注3:执行命令python3 main.py -h
可查看帮助指令。
注4:执行指令python main.py downloader --classes Aircraft Weapon --type_csv test --limit 100 --multiclasses 1
可将多个类别一个文件夹
下载界面:
python main.py downloader --classes Balloon Airplane --type_csv train --limit 400
___ _____ ______ _ _
.' `.|_ _||_ _ `. | | | |
/ .-. \ | | | | `. \ _ __ | |__| |_
| | | | | | | | | |[ \ [ ]|____ _|
\ `-' /_| |_ _| |_.' / \ \/ / _| |_
`.___.'|_____||______.' \__/ |_____|
_____ _ _
(____ \ | | | |
_ \ \ ___ _ _ _ ____ | | ___ ____ _ | | ____ ____
| | | / _ \| | | | _ \| |/ _ \ / _ |/ || |/ _ )/ ___)
| |__/ / |_| | | | | | | | | |_| ( ( | ( (_| ( (/ /| |
|_____/ \___/ \____|_| |_|_|\___/ \_||_|\____|\____)_|
[INFO] | Downloading Balloon.
[ERROR] | Missing the train-annotations-bbox.csv file.
[DOWNLOAD] | Do you want to download the missing file? [Y/n] y
...100%, 1138 MB, 5640 KB/s, 206 seconds passed
[DOWNLOAD] | File train-annotations-bbox.csv downloaded into OID/csv_folder/train-annotations-bbox.csv.

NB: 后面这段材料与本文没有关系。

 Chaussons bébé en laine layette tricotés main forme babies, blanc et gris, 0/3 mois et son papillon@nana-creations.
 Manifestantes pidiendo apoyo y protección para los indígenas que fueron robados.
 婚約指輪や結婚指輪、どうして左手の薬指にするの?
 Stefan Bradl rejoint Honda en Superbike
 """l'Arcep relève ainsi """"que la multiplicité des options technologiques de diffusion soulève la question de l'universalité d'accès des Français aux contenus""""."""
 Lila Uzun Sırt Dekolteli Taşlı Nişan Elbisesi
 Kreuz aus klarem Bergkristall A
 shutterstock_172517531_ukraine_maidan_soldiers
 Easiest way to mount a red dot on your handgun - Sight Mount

-----------------------------------------------------------------------Balloon-----------------------------------------------------------------------
[INFO] | Downloading train images.
[INFO] | [INFO] Found 3262 online images for train.

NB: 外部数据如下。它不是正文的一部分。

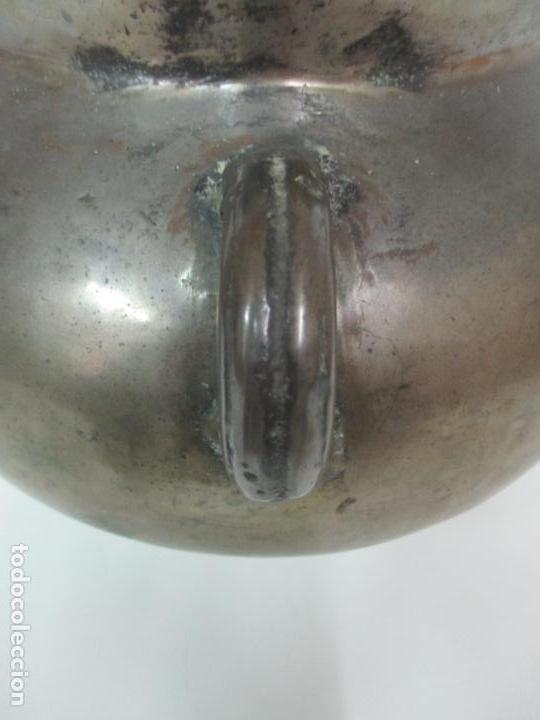 Antigüedades: Gran Olla Antigua - con Salvamanteles - Bronce - Patina Original - S. XVIII - Foto 9 - 142181238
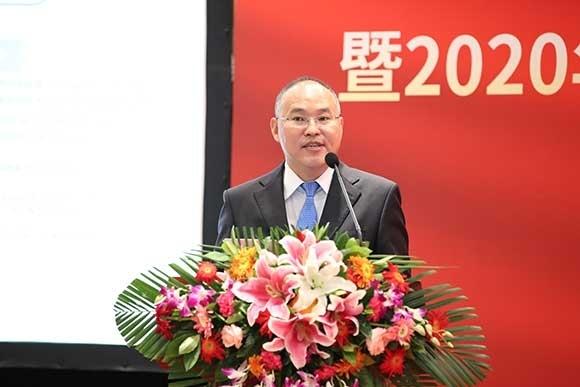 2-1中国质量协会CACSI测评负责人、国优测评研究总监夏斌发布《2020年中国万博手机manbetx官网行业用户满意度测评结果》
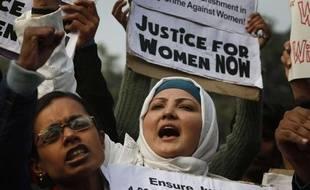Manifestations à New Delhi après le viol collectif d'une étudiante, en décembre 2012.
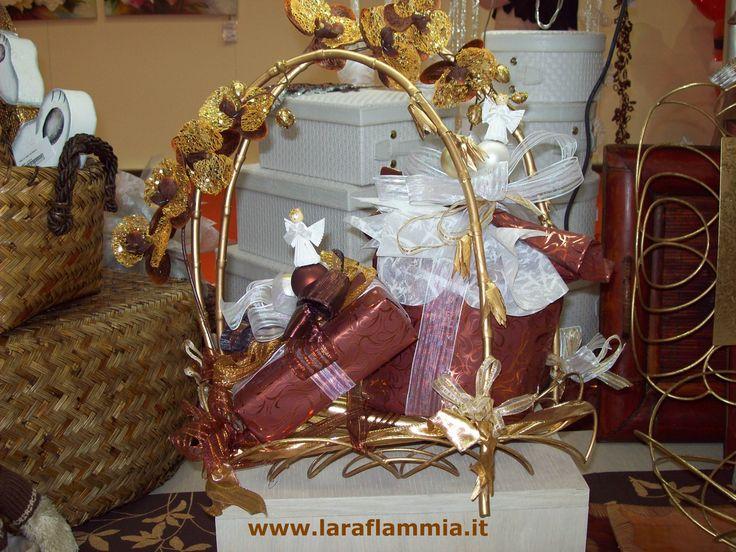 Packaging design for Sweets and luxury foods:chocolate, champagne and Italian panettone.  Studio delle linee colore e tema, allestimento vetrine, organizzazione eventi. www.laraflammia.it  Per info laraflammia@gmail.com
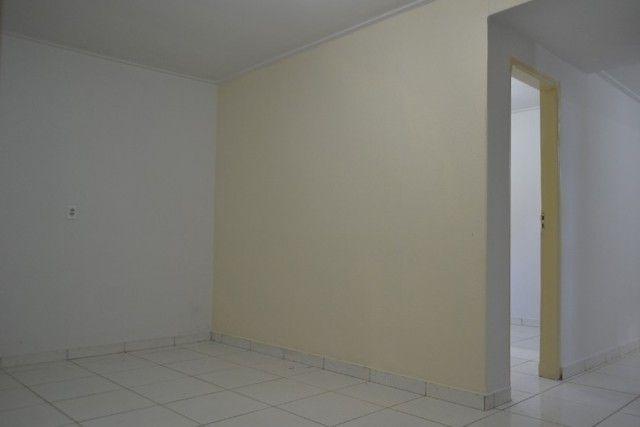 Casa confortável, 2 quartos, 1 suíte, outra residência no lote. Vl. Nova Canaã, Goiânia-GO - Foto 15
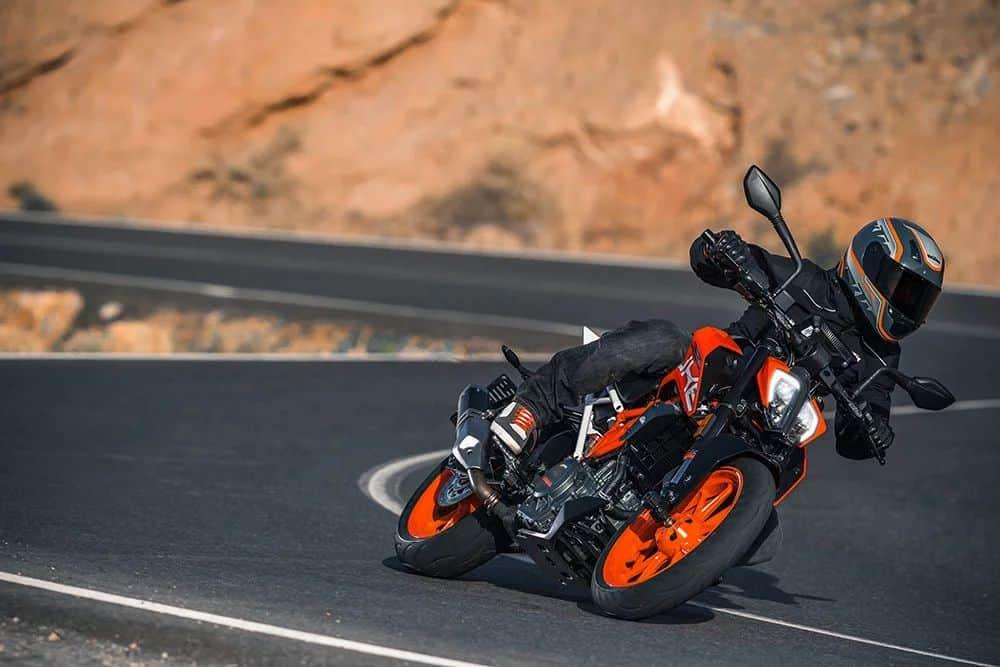 Orange KTM Duke 390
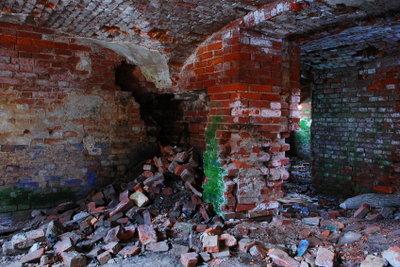 Feuchtigkeit ist meist Ursache für Salpeter im Keller.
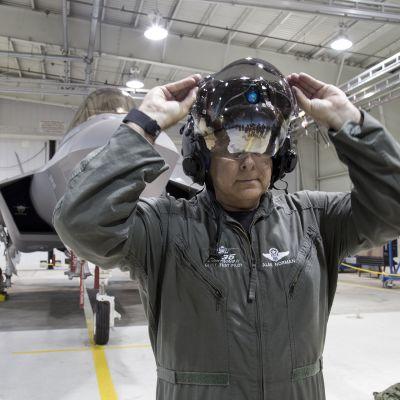 lentäjä sovittaa kypärää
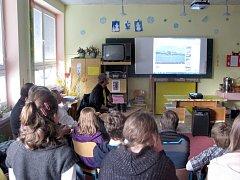 Robert Kopecký ukazoval dětem videa z Guyany. Jsou na YouTube.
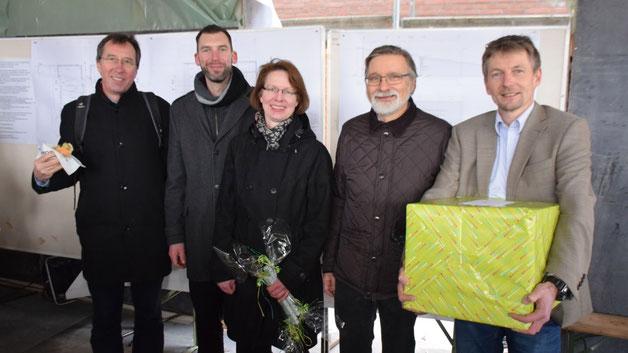 Pastor Jörn-Detlef Dau-Schmidt überbrachte den Quickborner Pastoren Rainer Patz, Claudia Weisbarth und Florian Niemöller mit einem Präsent die Glückwünsche der Gemeinde Ellerau, Probst Thomas Drope freute sich mit (v.r.)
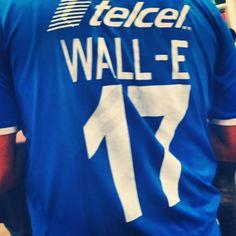 Wall-E también juega fútbol.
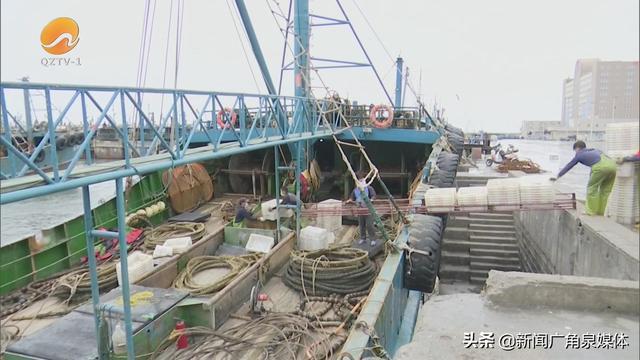 渔民捕鱼图片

[INFO] | Limiting to 400 images.
[INFO] | Download of 400 images in train.
100%|███████████████████████████████████████████████████████████████████████████████████████████████████████████████| 400/400 [06:15<00:00, 1.07it/s]
[INFO] | Done!
[INFO] | Creating labels for Balloon of train.
[INFO] | Labels creation completed.
[INFO] | Downloading Airplane.
-----------------------------------------------------------------------Airplane-----------------------------------------------------------------------
[INFO] | Downloading train images.
[INFO] | [INFO] Found 12003 online images for train.

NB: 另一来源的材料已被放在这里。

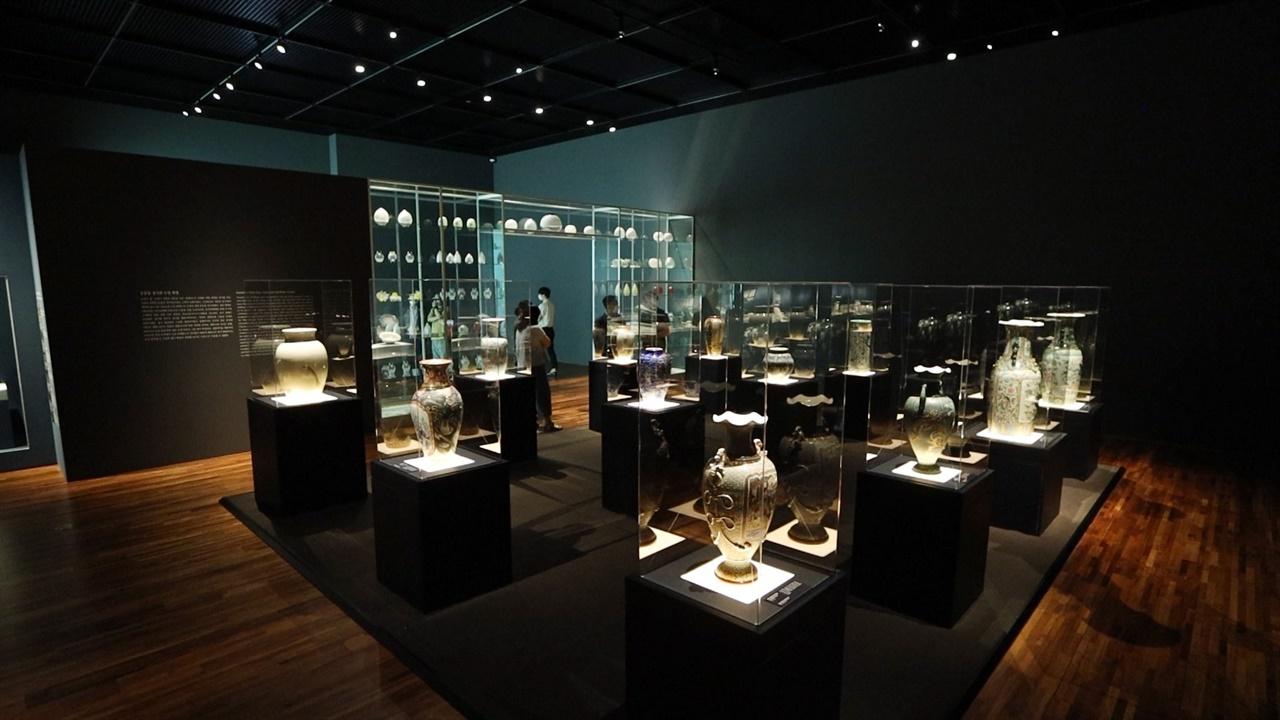 '新신왕실도자, 조선왕실에서 사용한 서양식 도자기' 특별전  7월 29일부터 10월 4일까지 국립고궁박물관에서 개최된다.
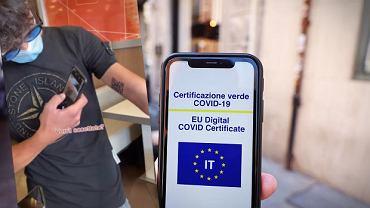 22-letni Włoch wytatuował sobie szczepionkowy QR kod na ramieniu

[INFO] | Limiting to 400 images.
[INFO] | Download of 400 images in train.
100%|███████████████████████████████████████████████████████████████████████████████████████████████████████████████| 400/400 [04:34<00:00, 1.46it/s]
[INFO] | Done!
[INFO] | Creating labels for Airplane of train.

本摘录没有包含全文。